Mapilio: independent coverage
Mapilio is an independent platform building coverage across Europe and Turkey, with imagery available under CC-BY-SA terms. Dutch coverage is more limited, but every additional source contributes images that may not exist anywhere else. In geolocation, marginal coverage improvements in underserved areas are disproportionately valuable — the jump from zero reference images to even a handful can mean the difference between no match and a reliable match.
Amsterdam Open Panorama: municipal precision
Amsterdam Open Panorama is qualitatively different from the other sources. These are official images from the City of Amsterdam, captured systematically as part of municipal operations. Coverage extends across Amsterdam itself plus Almere and Amstelveen.
What makes this source special is the methodology. Municipal survey vehicles capture 360-degree panoramic imagery along predetermined routes, ensuring consistent coverage of every street. The images are high-resolution, systematically geotagged with professional GPS equipment, and published as open data through Amsterdam’s data portal.
For Amsterdam — one of the most queried locations in our system — this source provides a reliability guarantee. Even if all volunteer platforms had coverage gaps in certain Amsterdam neighbourhoods, the municipal panoramas ensure comprehensive baseline coverage across the city.
The multi-source pipeline
Our indexing pipeline, documented in our data ingestion scripts, crawls the entire bounding box of the Netherlands (roughly 3.37 to 7.21 degrees longitude, 50.75 to 53.47 degrees latitude) in a grid of approximately 2-kilometre cells. For each cell, we query all five imagery sources, collect metadata and merge the results.
After deduplication — removing exact duplicates where the same image ID appears in multiple queries — we process each unique image through our CosPlace embedding pipeline. The resulting 512-dimensional vectors are uploaded to Cloudflare Vectorize, with metadata including source, coordinates, capture date and compass heading stored in Cloudflare D1.
The total number of indexed images across all sources runs into the millions. Mapillary contributes the largest share, but the other four sources collectively add substantial coverage, particularly in areas where Mapillary alone would leave gaps.
Why multiple sources matter
Using multiple imagery sources is not just about volume — it is about resilience and quality:
Temporal diversity. Different sources capture the same location at different times. This gives us seasonal variation (summer versus winter appearance) and temporal coverage (recent photos alongside older ones that may match historical search images).
Angle diversity. A Mapillary contributor on a bicycle captures a different perspective from a KartaView contributor in a car or an Amsterdam municipal survey vehicle at standard height. Multiple angles improve the chance that our reference set contains a viewpoint similar to the search image.
Redundancy. If one platform experiences API downtime during our weekly index update, coverage from the other four sources ensures our index remains complete.

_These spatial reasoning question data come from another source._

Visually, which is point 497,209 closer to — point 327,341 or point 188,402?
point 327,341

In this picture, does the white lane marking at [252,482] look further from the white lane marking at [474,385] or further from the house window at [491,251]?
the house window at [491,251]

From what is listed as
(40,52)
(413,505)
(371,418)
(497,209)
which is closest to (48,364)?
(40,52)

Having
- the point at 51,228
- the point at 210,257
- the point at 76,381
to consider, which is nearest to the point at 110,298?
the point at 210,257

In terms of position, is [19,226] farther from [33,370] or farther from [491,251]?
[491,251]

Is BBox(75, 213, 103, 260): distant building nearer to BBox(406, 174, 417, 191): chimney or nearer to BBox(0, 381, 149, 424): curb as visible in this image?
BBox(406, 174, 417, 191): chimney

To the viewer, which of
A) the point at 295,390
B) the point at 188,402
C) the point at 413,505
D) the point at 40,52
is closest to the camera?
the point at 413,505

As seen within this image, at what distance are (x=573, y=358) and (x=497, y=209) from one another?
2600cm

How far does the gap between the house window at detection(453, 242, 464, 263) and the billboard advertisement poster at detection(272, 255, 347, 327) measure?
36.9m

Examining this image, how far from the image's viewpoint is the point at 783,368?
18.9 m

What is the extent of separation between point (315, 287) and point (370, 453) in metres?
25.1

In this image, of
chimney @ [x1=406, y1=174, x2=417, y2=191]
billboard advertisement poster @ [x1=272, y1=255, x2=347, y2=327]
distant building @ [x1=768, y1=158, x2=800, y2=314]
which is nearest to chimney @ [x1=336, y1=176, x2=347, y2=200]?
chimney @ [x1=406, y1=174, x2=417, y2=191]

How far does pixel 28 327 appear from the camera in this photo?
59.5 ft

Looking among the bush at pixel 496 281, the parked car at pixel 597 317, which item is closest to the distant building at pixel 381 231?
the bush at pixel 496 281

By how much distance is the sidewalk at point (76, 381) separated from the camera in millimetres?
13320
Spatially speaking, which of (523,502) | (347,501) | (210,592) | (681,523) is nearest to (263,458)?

Cross-source validation. When multiple independent sources have imagery at the same location and our embedding matches across sources, confidence in the result increases. Cross-source agreement is a signal of reliability.
Open data, open approach
All of GeoPin’s reference imagery comes from openly licensed sources. Users deserve to know that our reference data is ethically sourced — captured in public spaces by willing contributors or government agencies, and published under licences that permit this kind of use.
We maintain source attribution for all sources in our metadata and encourage users to consider contributing to these platforms. Every new photo uploaded to Mapillary, KartaView, Panoramax or Mapilio potentially improves geolocation accuracy for everyone. GeoPin exists because thousands of contributors chose to share their photos openly. We build on their work, and we aim to do it well.